[Selection]:
####################

Why Selling WhatsApp To Facebook Would Be The Biggest Mistake (2012) - mathrawka
http://www.forbes.com/sites/ericjackson/2012/12/03/why-selling-whatsapp-to-facebook-would-be-the-biggest-mistake-of-jan-koums-and-brian-actons-lives/1
======
adventured
"1\. Had they stayed independent, these founders would have overseen
businesses that would have been vastly more powerful than they were then and
perhaps more than they are now under new management."

Had YouTube stayed independent, it would have been crushed under the foot of
the media industry's juggernaut lawsuit machine and political ties. Not to
mention it was bleeding to death, with no viable business model at the time
(it would take the king of advertising years to figure out how to begin to
monetize YouTube properly).

"3\. Selling WhatsApp to Zuckerberg in 2012 would be like Zuckerberg selling
Facebook to Yahoo in 2006."

####################

[Excerpts from a spatial reasoning dataset]
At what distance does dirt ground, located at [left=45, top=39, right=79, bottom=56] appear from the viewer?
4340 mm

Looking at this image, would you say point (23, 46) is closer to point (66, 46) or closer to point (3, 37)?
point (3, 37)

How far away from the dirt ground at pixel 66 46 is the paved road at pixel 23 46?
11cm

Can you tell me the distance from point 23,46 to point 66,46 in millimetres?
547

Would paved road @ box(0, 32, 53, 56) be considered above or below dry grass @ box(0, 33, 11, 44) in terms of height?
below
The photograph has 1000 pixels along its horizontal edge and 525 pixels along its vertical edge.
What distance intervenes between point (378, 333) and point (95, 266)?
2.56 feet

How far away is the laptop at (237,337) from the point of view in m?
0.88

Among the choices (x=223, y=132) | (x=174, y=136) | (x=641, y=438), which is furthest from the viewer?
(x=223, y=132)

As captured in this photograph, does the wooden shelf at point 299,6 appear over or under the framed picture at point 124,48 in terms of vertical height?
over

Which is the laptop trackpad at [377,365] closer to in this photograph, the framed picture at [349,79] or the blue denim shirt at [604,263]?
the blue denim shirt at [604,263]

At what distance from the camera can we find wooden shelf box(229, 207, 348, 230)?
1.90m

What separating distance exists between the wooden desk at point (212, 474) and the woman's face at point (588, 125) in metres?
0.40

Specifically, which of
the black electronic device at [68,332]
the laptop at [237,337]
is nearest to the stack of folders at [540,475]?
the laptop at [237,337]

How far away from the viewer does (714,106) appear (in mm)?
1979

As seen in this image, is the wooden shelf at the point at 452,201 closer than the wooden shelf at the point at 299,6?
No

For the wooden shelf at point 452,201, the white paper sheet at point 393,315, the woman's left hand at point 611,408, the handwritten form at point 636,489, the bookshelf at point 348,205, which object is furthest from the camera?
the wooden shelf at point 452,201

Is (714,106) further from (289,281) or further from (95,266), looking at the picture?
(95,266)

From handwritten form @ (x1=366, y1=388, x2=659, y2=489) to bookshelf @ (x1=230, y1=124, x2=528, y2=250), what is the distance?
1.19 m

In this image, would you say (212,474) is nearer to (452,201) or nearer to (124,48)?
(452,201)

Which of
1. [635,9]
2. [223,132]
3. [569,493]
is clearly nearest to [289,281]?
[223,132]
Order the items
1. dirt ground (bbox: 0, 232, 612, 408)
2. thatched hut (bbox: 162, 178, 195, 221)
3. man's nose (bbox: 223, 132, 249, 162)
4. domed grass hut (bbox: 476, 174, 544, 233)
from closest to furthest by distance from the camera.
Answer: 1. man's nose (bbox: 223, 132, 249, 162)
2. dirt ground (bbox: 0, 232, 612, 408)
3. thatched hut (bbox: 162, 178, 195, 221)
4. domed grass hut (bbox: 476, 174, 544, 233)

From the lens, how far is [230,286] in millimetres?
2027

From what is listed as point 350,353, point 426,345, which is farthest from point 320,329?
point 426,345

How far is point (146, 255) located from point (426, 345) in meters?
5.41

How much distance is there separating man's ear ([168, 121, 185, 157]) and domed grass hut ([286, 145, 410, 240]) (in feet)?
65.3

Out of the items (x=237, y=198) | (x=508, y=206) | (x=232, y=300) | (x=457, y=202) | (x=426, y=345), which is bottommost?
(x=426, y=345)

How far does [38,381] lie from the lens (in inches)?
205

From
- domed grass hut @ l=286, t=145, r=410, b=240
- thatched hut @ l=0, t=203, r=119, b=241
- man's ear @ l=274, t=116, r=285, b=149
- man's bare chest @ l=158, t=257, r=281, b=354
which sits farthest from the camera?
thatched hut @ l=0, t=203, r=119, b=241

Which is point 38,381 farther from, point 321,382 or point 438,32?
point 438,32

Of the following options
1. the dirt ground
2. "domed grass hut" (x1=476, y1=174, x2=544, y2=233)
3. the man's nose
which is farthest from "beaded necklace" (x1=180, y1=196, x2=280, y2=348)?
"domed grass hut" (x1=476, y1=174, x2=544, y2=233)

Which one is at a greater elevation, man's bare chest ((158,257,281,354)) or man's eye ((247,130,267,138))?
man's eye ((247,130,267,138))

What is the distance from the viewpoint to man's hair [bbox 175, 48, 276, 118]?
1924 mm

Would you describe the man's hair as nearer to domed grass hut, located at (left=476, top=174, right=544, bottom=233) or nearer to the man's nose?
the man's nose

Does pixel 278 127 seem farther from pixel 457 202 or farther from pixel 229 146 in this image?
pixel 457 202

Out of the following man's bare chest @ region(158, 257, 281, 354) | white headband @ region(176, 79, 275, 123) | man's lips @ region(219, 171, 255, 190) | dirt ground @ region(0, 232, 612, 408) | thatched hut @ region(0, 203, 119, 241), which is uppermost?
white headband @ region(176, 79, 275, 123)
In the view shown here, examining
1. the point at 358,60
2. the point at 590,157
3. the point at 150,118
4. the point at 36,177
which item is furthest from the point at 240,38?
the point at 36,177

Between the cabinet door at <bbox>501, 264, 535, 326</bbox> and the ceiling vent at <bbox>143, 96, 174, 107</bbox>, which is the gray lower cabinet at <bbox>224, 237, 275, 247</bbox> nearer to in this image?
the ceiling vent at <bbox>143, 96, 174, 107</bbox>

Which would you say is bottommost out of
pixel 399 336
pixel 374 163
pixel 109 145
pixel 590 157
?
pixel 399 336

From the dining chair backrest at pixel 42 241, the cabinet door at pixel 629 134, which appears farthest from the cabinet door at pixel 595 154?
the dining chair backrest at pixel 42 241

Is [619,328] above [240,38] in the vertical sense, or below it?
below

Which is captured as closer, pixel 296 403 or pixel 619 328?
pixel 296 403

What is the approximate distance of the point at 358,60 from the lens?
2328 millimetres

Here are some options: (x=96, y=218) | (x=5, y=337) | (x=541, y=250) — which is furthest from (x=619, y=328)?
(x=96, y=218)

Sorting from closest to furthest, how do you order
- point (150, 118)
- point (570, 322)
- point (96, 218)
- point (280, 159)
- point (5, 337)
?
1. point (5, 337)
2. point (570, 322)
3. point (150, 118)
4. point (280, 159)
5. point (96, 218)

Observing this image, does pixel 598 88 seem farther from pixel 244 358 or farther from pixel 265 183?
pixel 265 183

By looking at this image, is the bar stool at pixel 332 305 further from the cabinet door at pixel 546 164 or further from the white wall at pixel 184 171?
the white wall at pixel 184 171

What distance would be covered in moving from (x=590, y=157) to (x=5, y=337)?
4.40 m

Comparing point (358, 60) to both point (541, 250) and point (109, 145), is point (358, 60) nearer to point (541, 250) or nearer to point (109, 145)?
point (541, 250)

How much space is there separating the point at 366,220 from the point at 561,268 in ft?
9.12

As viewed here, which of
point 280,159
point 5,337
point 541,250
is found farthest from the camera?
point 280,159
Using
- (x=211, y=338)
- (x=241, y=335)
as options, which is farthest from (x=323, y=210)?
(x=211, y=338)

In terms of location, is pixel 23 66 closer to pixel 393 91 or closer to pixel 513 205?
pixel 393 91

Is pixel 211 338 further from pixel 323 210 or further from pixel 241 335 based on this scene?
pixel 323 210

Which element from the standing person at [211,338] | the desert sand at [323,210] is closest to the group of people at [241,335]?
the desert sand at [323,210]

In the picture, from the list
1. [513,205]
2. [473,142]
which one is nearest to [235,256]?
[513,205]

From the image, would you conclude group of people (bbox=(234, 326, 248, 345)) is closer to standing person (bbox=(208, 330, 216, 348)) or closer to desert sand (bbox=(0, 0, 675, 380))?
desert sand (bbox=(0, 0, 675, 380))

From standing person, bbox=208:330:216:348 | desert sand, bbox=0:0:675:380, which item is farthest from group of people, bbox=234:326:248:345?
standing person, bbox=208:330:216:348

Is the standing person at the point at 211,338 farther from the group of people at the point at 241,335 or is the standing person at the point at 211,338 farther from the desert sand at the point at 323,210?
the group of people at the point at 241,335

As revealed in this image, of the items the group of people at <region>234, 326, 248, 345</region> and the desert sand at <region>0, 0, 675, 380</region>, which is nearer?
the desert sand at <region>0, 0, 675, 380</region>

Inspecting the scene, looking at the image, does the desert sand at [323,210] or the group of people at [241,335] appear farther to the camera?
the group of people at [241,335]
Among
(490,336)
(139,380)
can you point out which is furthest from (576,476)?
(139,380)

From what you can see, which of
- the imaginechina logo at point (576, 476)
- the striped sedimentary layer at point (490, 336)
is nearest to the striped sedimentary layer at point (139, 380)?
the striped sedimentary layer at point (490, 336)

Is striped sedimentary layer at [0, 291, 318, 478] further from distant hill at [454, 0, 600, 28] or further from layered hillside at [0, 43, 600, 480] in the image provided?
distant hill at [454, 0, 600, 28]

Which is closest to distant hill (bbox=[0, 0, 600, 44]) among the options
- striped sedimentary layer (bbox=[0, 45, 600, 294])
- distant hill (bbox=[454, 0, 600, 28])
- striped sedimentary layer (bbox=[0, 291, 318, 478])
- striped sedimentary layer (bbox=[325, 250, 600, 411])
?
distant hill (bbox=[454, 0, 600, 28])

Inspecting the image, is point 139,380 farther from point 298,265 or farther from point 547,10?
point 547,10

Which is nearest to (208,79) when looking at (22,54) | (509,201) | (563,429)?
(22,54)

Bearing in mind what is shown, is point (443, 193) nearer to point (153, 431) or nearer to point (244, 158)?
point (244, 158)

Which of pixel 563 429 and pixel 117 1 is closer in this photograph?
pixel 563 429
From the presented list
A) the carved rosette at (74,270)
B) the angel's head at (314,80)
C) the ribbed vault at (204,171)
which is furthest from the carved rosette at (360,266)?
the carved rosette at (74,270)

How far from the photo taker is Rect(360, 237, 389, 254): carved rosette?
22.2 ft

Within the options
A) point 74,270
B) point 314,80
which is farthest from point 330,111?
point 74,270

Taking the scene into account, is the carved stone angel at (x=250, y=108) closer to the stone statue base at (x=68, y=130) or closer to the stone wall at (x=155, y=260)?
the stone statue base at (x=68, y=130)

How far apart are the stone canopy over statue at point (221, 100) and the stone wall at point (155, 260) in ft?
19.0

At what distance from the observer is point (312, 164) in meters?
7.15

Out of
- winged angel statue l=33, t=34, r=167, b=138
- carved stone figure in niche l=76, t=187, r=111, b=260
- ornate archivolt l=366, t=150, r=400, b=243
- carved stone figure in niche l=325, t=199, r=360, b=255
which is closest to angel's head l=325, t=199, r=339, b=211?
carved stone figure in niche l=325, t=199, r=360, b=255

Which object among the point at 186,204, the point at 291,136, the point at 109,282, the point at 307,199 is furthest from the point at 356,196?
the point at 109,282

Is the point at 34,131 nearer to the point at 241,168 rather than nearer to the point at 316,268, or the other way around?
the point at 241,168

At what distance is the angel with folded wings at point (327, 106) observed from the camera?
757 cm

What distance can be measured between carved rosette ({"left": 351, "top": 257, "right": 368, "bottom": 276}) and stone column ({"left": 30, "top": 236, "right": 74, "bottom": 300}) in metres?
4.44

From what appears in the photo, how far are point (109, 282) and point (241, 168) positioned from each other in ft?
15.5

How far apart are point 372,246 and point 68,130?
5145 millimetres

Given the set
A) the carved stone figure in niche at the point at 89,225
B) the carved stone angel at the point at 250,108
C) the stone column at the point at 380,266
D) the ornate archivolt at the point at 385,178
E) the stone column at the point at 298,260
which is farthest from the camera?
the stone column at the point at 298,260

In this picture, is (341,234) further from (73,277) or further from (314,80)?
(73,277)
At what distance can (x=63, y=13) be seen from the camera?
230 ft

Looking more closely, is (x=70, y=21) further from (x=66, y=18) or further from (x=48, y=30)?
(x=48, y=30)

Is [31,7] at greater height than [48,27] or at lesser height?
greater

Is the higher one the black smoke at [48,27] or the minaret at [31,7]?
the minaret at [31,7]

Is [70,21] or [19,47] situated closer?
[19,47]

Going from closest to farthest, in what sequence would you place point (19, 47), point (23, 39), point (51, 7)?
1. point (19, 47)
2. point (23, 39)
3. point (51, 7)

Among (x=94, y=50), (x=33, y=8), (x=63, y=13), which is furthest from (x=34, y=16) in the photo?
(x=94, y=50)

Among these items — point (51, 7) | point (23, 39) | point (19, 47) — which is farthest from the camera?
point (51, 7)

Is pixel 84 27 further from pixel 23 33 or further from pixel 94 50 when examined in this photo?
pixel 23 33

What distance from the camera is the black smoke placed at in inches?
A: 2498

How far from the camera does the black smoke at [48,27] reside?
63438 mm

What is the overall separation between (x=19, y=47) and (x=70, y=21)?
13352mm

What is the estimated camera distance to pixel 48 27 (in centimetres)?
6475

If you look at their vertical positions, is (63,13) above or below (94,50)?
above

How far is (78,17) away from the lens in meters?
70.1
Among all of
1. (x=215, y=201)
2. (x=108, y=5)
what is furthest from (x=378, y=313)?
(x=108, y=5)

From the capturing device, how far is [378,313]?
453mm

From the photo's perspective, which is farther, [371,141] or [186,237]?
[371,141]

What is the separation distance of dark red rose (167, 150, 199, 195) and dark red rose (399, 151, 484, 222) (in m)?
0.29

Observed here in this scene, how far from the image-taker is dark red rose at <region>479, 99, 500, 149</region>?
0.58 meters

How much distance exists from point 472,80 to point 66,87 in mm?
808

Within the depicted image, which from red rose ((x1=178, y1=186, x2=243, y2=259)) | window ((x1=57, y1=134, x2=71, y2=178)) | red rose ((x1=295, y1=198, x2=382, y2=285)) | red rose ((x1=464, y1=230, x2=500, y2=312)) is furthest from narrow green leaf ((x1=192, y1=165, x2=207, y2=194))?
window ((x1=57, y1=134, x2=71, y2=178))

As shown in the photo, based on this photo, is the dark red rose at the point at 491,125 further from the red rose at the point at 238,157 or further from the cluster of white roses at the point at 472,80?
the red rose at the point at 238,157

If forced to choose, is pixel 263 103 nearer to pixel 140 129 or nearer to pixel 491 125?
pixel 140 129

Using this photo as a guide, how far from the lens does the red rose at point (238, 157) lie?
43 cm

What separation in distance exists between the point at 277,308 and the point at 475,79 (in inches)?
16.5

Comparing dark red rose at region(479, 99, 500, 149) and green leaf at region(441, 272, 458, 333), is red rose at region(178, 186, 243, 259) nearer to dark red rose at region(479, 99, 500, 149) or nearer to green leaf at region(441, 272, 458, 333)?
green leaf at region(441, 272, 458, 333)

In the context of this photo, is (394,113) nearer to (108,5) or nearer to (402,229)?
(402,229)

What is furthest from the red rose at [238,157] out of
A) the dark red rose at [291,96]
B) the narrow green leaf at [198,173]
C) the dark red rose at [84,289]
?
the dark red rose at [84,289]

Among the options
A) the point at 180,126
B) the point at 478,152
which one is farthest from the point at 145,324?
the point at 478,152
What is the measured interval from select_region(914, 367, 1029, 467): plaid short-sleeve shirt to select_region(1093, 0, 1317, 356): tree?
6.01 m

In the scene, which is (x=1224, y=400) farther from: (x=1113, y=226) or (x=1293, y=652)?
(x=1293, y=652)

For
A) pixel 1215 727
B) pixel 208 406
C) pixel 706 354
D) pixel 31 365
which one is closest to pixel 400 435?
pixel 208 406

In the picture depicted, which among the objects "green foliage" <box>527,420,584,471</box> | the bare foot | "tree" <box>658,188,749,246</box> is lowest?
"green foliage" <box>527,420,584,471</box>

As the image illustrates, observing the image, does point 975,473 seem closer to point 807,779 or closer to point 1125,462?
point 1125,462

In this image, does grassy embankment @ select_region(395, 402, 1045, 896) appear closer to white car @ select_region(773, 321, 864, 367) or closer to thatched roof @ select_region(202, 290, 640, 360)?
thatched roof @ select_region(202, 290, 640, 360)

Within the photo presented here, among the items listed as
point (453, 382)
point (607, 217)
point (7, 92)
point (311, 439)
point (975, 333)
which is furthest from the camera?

####################

[The exercise]: From the thread about selling WhatsApp to Facebook, copy out the passage that starts at the words "Why Selling WhatsApp" and stops after the words "monetize YouTube properly).". None of the items is needed here.

[Full output]:
Why Selling WhatsApp To Facebook Would Be The Biggest Mistake (2012) - mathrawka
http://www.forbes.com/sites/ericjackson/2012/12/03/why-selling-whatsapp-to-facebook-would-be-the-biggest-mistake-of-jan-koums-and-brian-actons-lives/1
======
adventured
"1\. Had they stayed independent, these founders would have overseen
businesses that would have been vastly more powerful than they were then and
perhaps more than they are now under new management."

Had YouTube stayed independent, it would have been crushed under the foot of
the media industry's juggernaut lawsuit machine and political ties. Not to
mention it was bleeding to death, with no viable business model at the time
(it would take the king of advertising years to figure out how to begin to
monetize YouTube properly).